Bill Gates "Business @ the Speed of Thought" continues to kick out a few goodies ..I have highlights and corners folded all over my copy.
"Medium-size and Small companies can take advantage of the boundary-changing capabilities of the Web to act much bigger than they are without adding employees or offices. A small company with the right expertise can bid on and spearhead movie productions, a construction project, or an advertising campaign. By assembling other companies and professionals quickly, it can act as a virtual large company to see the project to a profitable end. Because the team can be disbanded at the end of the project, the company can manage labor resources without the administrative overhead of a large full-time staff. Smaller Companies can use the Web to scale without permanent mass."-- p 135
In an advocacy and campaign contexts these dynamics are important for several reasons. First, campaign efforts become bog down in a slow tempo legislative battle permanent mass becomes dead weight as political winds shift.
Second, small groups that could bid on "big projects" are often discounted as "vendors" because heavy hitter donors have not figured out how to work with smaller brands (lots of small grants are harder to give than one big one) They frequently do not give small groups access to the same capital flows.

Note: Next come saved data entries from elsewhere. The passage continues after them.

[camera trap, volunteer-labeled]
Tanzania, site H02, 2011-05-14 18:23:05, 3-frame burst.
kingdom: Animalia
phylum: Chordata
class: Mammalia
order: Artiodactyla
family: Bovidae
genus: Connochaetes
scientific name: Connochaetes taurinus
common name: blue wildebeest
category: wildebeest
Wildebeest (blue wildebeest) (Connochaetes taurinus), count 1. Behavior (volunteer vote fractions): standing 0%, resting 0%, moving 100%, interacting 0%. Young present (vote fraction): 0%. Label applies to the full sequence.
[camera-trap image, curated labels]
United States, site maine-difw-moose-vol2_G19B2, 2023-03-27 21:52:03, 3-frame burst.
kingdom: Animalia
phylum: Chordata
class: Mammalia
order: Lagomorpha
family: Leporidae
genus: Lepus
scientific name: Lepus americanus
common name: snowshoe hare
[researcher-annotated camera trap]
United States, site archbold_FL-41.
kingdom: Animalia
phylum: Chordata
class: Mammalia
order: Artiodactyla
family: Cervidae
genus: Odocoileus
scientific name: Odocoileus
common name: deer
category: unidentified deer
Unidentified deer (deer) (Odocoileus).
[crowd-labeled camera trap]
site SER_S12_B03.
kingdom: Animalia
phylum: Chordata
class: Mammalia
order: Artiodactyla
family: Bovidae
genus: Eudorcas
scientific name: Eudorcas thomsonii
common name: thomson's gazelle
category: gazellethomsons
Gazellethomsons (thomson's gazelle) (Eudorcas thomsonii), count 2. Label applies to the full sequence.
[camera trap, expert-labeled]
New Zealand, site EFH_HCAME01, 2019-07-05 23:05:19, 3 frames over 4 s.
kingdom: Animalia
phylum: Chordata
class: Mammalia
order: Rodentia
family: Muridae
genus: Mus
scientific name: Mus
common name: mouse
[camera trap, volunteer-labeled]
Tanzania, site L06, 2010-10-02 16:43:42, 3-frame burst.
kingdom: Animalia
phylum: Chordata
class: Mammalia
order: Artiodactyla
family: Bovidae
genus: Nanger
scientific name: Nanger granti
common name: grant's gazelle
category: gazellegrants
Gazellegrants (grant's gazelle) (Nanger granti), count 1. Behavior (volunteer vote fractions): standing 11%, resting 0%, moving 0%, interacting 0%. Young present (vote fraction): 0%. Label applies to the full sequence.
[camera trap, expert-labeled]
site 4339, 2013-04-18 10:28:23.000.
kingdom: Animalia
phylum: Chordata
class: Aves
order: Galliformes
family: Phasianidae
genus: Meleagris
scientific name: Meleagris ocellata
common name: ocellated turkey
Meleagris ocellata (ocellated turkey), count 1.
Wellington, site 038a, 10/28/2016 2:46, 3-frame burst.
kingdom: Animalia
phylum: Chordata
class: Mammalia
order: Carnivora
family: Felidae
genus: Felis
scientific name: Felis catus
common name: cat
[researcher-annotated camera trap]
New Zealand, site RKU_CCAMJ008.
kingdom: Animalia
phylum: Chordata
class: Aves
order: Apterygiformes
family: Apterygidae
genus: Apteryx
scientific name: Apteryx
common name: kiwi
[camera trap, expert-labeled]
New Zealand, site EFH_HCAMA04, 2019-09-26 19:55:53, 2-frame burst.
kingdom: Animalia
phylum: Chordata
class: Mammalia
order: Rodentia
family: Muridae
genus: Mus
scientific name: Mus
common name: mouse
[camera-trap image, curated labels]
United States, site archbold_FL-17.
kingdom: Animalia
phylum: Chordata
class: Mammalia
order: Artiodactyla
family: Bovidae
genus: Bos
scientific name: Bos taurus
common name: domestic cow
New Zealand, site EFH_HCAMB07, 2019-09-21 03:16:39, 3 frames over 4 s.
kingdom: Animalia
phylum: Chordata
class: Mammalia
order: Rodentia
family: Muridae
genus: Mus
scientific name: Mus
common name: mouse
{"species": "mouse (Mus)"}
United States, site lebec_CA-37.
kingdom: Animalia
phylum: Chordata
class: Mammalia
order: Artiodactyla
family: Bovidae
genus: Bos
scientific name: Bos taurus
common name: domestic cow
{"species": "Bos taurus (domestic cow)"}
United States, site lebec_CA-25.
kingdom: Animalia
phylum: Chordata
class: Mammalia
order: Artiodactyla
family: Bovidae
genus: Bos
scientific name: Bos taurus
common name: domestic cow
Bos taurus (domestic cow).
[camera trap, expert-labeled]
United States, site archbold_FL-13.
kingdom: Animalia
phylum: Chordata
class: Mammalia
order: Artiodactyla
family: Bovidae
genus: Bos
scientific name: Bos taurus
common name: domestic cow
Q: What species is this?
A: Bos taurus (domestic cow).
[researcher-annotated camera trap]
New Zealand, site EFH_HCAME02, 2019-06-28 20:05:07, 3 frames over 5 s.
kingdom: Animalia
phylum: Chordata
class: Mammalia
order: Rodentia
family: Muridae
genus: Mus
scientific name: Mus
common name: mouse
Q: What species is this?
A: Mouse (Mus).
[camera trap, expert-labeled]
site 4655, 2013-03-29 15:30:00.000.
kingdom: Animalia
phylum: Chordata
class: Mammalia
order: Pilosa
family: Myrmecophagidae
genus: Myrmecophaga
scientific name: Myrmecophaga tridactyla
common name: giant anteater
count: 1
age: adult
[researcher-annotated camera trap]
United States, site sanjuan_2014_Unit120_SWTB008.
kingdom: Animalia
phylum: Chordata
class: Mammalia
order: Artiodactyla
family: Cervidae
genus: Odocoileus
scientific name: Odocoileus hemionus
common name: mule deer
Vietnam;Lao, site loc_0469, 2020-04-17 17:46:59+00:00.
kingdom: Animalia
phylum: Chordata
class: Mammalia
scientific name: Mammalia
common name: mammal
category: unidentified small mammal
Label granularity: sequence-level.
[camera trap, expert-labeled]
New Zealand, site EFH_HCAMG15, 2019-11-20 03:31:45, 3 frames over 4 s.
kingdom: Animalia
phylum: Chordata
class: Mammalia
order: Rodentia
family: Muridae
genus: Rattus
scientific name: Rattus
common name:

Finally, many of the forces of the changing boundaries are blocked by traditional rules, management perspective and behaviors. Grant programs are "siloed", legal restrictions on IP, software and deployment of staff limit the ability of groups to swap staff and other assets.
Bill wraps up the chapter with a question "Do your digital systems" help you load balance work more efficiently?" As a movement of many causes and projects, do we have any capacity at all to load-balance?
Network-centric advocacy strategy is dependent on these boundary-changing dynamics.